Revista da Folha

Morar

30/03/2007

Capa: Com alma e dialeto

por JAIME SPITZCOVSKY

Camila Falcão
Símbolos mooquenses no tradicional Giba's Bar
Símbolos mooquenses no tradicional Giba's Bar
Existem bairros com ou sem alma. Alguns, raros, cultivam até o próprio dialeto. A Mooca guarda essas características e, por isso, não me assustei a primeira vez em que vi um rapaz desfilando pela avenida Paes de Barros, artéria central da região, com uma camiseta com dizeres nada menos que anticonstitucionais. A moda local chega a arriscar tons de separatismo, com estampas "República da Mooca" ou "100% Mooca".

A Mooca oferece uma identidade profundamente bairrista, talvez sem paralelo na megalópole paulistana, herança de uma mistura de imigrantes italianos, espanhóis, entre outras origens, que se refugiaram numa região próxima ao centro da capital, mesclando tranqüilas zonas residenciais com ruidosos bolsões industriais.

Vivi menos tempo no bairro do que meus pais, que repetidamente gostam de brandir o "orgulho de ser mooquense". Orgulho que muitas vezes pode virar um álibi oportuno. Se ralho com minha mãe por ela falar num tom alguns decibéis acima do tolerável, ela se defende: "Mas o que você quer, belo, eu sou da Mooca!"

Durante anos minha família teve uma livraria no bairro. Também do alto da simpática soberba local, meu pai adora repetir à exaustão que, entre os livros mais vendidos, e com o luxo de contar com edição esgotada, está a obra "Orra Meu!", na qual o poeta Guido Carlos Piva se metamorfoseia no personagem Pimpinello Rizoni, arauto do dialeto "mocanhês". "O livro vendeu tanto quanto Paulo Coelho", orgulha-se meu pai.

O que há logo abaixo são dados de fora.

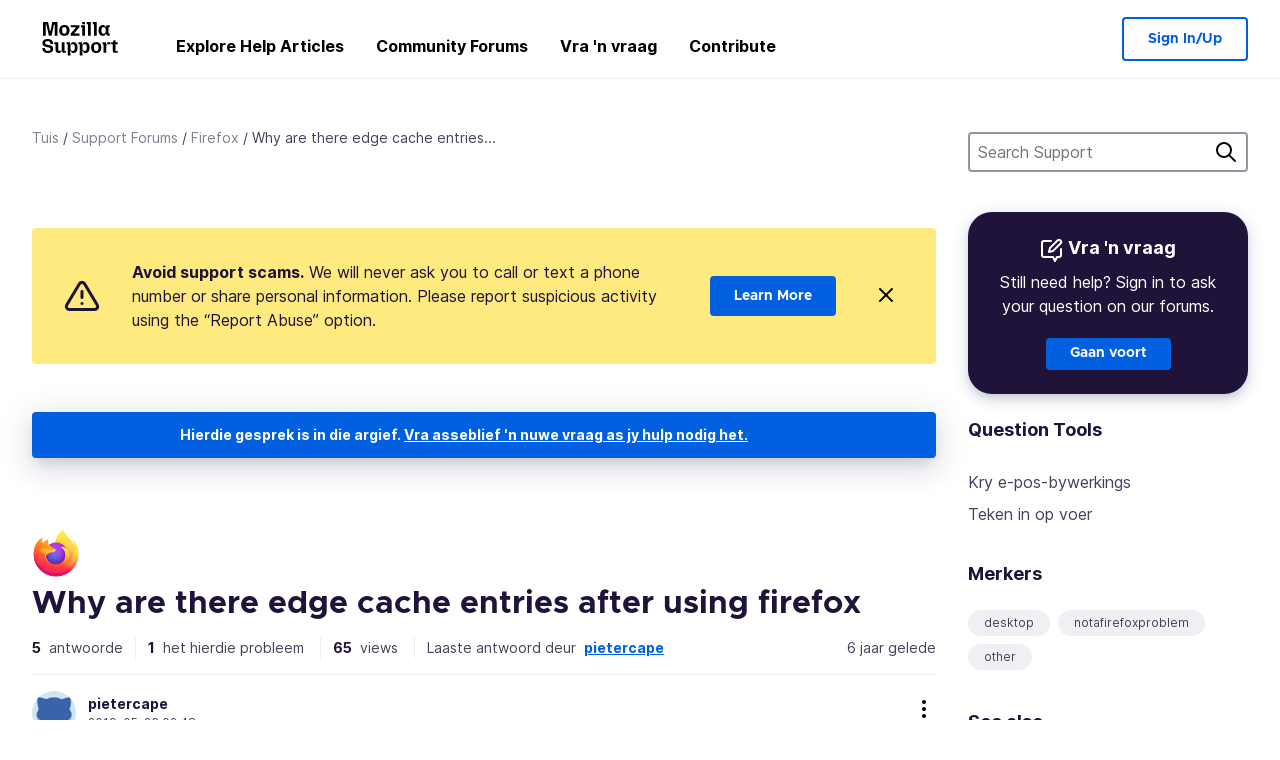

--- FILE ---
content_type: text/javascript
request_url: https://assets-prod.sumo.prod.webservices.mozgcp.net/static/jsi18n/af/djangojs-min.js
body_size: 7157
content:
"use strict";{const globals=this;const django=globals.django||(globals.django={});django.pluralidx=function(n){const v=n!=1;if(typeof v==="boolean"){return v?1:0}else{return v}};django.catalog=django.catalog||{};const newcatalog={"% Responded in 24 hours":"% gereageer binne 24 uur","% Responded in 72 hours":"% gereageer binne 72 uur","% Solved":"% opgelos","%(num)s <small>of %(total)s</small>":"%(num)s <small> van %(total)s</small>","%s characters remaining":"%s karakters oor","1m":"1m","1y":"1j","3m":"3m","6m":"6m","A document with this slug already exists in this locale.":"'n Dokument met hierdie kortnaam bestaan reeds in hierdie taalstreek.","A document with this title already exists in this locale.":"'n Dokument met hierdie titel bestaan reeds in hierdie taalstreek.","Active Contributors":"Aktiewe bydraers",All:"Almal","Answer Votes: % Helpful":"Antwoord-stemme: % nuttig","Article Votes: % Helpful":"Artikel-stemme: % nuttig",Bold:"Vetdruk","Bulleted List":"Kolpuntlys","Bulleted list item":"Kolpuntlys-item",Cancel:"Kanselleer",Categories:"Kategorieë","Choose revisions to compare":"Kies wysigings om te vergelyk","Click Through Rate %":"Deurklik-koers %","Common responses":"Algemene reaksies","Could not upload file. Please try again later.":"Kon nie lêer oplaai nie. Probeer weer later.",Daily:"Daagliks","Enter the URL of the external link":"Tik die URL van die eksterne skakel","Enter the name of the article":"Tik die naam van die artikel","Error deleting image":"Kon nie prent skrap nie","Error loading graph":"Kon nie grafiek laai nie","Error uploading image":"Kon nie prent oplaai nie","External link:":"Eksterne skakel:","File deleted. Please select an image file.":"Lêer geskrap. Kies asseblief 'n prentlêer.","From %(from_input)s to %(to_input)s":"Van %(from_input)s tot %(to_input)s","Heading 1":"Opskrif 1","Heading 2":"Opskrif 2","Heading 3":"Opskrif 3","I don't know":"Ek weet nie","Image Attachment":"Prent-aanhegsel","Image too large. Please select a smaller image file.":"Prent is te groot. Kies asseblief 'n kleiner prentlêer.",Images:"Prente","Insert Link":"Voeg skakel in","Insert Media":"Voeg media in","Insert Response":"Voeg reaksie in","Insert a link...":"Voeg 'n skakel in...","Insert media...":"Voeg media in...","Invalid image. Please select a valid image file.":"Ongeldige prent. Kies asseblief 'n geldige prentlêer.",Italic:"Skuinsdruk","Knowledge Base Article":"Kennisbasis-artikel","L10n Coverage":"L10n-dekking","Link target:":"Skakel-teiken:","Link text:":"Skakelteks:","Loading...":"Laai tans...","Matching responses":"Passende reaksies","Month beginning %(year)s-%(month)s-%(date)s":"Maand vanaf %(year)s-%(month)s-%(date)s",Monthly:"Maandeliks",No:"Nee","No differences found":"Geen verskille gevind nie","No sections found":"Geen seksies gevind nie","No votes data":"Geen stemdata nie","Not responded in 24 hours":"Nie binne 24 uur gereageer nie","Not responded in 72 hours":"Nie binne 72 uur gereageer nie","Numbered List":"Nommerlys","Numbered list item":"Nommerlys-item","Oops, there was an error.":"Oeps, iets het skeef geloop.",Percent:"Persent","Percent Yes":'Persentasie "ja"',"Please select a category from the previous column or start a search.":"Kies asseblief 'n kategorie uit die vorige kolom of begin 'n soektog.","Please select an image or video to insert.":"Kies asseblief 'n prent of video om in te voeg.",Questions:"Vrae","Quote previous message...":"Haal vorige boodskap aan...","Reply...":"Antwoord...","Responded in 24 hours":"Gereageer binne 24 uur","Responded in 72 hours":"Gereageer binne 72 uur","Response editor":"Reaksie-redigeerder","Response preview":"Reaksie-voorskou",Responses:"Reaksies","Search Gallery":"Deursoek galery","Search for a user...":"Soek vir 'n gebruiker...","Search for common responses":"Soek vir algemene reaksies","Show media for:":"Wys media vir:","Show:":"Wys:",Solved:"Opgelos","Support article:":"Steundiens-artikel:","Switch to edit mode":"Wissel na redigeer-modus","Switch to preview mode":"Wissel na voorskou-modus","There was an error checking for canned responses.":"Kon nie vir geblikte reaksies kontroleer nie.","There was an error generating the preview.":"Kon nie die voorskou genereer nie.","There was an error submitting your vote.":"Kon nie die stem indien nie.","There was an error.":"Iets het skeef geloop.","There was an error. Please try again in a moment.":"Iets het skeef geloop. Probeer nou-nou asseblief weer.","Toggle Diff":"Wissel diff","Toggle syntax highlighting":"Wissel sintaks-merking","Upload Media":"Laai media op","Upload cancelled. Please select an image file.":"Oplaai gekanselleer. Kies asseblief 'n prentlêer.",'Uploading "%s"...':'Laai tans "%s" op...',Videos:"Video's",Visitors:"Besoekers",Votes:"Stemme","WARNING! Are you sure you want to deactivate this user? This cannot be undone!":"WAARSKUWING! Is jy seker jy wil hierdie gebruiker deaktiveer? Dit kan nie ontdoen word nie!","Week beginning %(year)s-%(month)s-%(date)s":"Week vanaf %(year)s-%(month)s-%(date)s",Weekly:"Weekliks",YTD:"YTD",Yes:"Ja","You are not watching this thread":"Jy hou nie hierdie gesprek dop nie","You are watching this thread":"Jy hou hierdie gesprek dop","bold text":"vetdruk-teks",cannedresponses:"cannedresponses","en-US KB":"en-US KB","italic text":"skuinsdruk-teks","link text":"skakelteks",media:"media","non en-US KB":"nie-en-US KB"};for(const key in newcatalog){django.catalog[key]=newcatalog[key]}if(!django.jsi18n_initialized){django.gettext=function(msgid){const value=django.catalog[msgid];if(typeof value==="undefined"){return msgid}else{return typeof value==="string"?value:value[0]}};django.ngettext=function(singular,plural,count){const value=django.catalog[singular];if(typeof value==="undefined"){return count==1?singular:plural}else{return value.constructor===Array?value[django.pluralidx(count)]:value}};django.gettext_noop=function(msgid){return msgid};django.pgettext=function(context,msgid){let value=django.gettext(context+""+msgid);if(value.includes("")){value=msgid}return value};django.npgettext=function(context,singular,plural,count){let value=django.ngettext(context+""+singular,context+""+plural,count);if(value.includes("")){value=django.ngettext(singular,plural,count)}return value};django.interpolate=function(fmt,obj,named){if(named){return fmt.replace(/%\(\w+\)s/g,(function(match){return String(obj[match.slice(2,-2)])}))}else{return fmt.replace(/%s/g,(function(match){return String(obj.shift())}))}};django.formats={DATETIME_FORMAT:"N j, Y, P",DATETIME_INPUT_FORMATS:["%Y-%m-%d %H:%M:%S","%Y-%m-%d %H:%M:%S.%f","%Y-%m-%d %H:%M","%m/%d/%Y %H:%M:%S","%m/%d/%Y %H:%M:%S.%f","%m/%d/%Y %H:%M","%m/%d/%y %H:%M:%S","%m/%d/%y %H:%M:%S.%f","%m/%d/%y %H:%M"],DATE_FORMAT:"N j, Y",DATE_INPUT_FORMATS:["%Y-%m-%d","%m/%d/%Y","%m/%d/%y","%b %d %Y","%b %d, %Y","%d %b %Y","%d %b, %Y","%B %d %Y","%B %d, %Y","%d %B %Y","%d %B, %Y"],DECIMAL_SEPARATOR:".",FIRST_DAY_OF_WEEK:0,MONTH_DAY_FORMAT:"F j",NUMBER_GROUPING:0,SHORT_DATETIME_FORMAT:"m/d/Y P",SHORT_DATE_FORMAT:"m/d/Y",THOUSAND_SEPARATOR:",",TIME_FORMAT:"P",TIME_INPUT_FORMATS:["%H:%M:%S","%H:%M:%S.%f","%H:%M"],YEAR_MONTH_FORMAT:"F Y"};django.get_format=function(format_type){const value=django.formats[format_type];if(typeof value==="undefined"){return format_type}else{return value}};globals.pluralidx=django.pluralidx;globals.gettext=django.gettext;globals.ngettext=django.ngettext;globals.gettext_noop=django.gettext_noop;globals.pgettext=django.pgettext;globals.npgettext=django.npgettext;globals.interpolate=django.interpolate;globals.get_format=django.get_format;django.jsi18n_initialized=true}}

Quem mora na Mooca costuma achar que não há outro bairro comparável em São Paulo. Afinal, onde é possível saborear um jantar numa pizzaria histórica como a São Pedro ou matar uma tarde modorrenta assistindo a um treino do Juventus grená no acanhadíssimo, mas insubstituível, estádio da rua Javari?

Para os nostálgicos, a Mooca consegue a proeza de resgatar alguns traços da São Paulo antiga, como a cordialidade entre vizinhos. Nunca entrou na cabeça dos meus pais que eu, ao me mudar para um apartamento nos Jardins, tenha passado meses sem conhecer os outros moradores do meu andar. "Mas ninguém nunca te trouxe um pedaço de bolo?", questionava, incrédula, minha mãe.

Festivais gastronômicos, gente cordial falando alto, amor pelo Juventus e um dialeto batizado de "mocanhês" são algumas características desse bairro saudosista, que guarda recordações como a presença do Hipódromo ou de gigantescas fábricas e cotonifícios, muitos hoje substituídos por galpões para festas ou novos empreendimentos imobiliários. O idioma local gerou até glossários, como o do livro "Orra Meu", que traz palavras como "fuquifu", para definir o ato sexual, ou "conchetada", correspondente a uma fofoca maldosa.

Certa feita, uma campanha popular no bairro levou à alteração das placas de trânsito que grafavam Mooca com acento agudo. O desatino gramatical, ainda que no trânsito, revoltou vários moradores. Como ousavam mexer com a alma daquela república, ainda que apenas na grafia do seu nome?

JAIME SPITZCOVSKY, 41, judeu, vizinho de italianos, é diretor do site PrimaPagina; seus pais se intitulam mooquenses autênticos.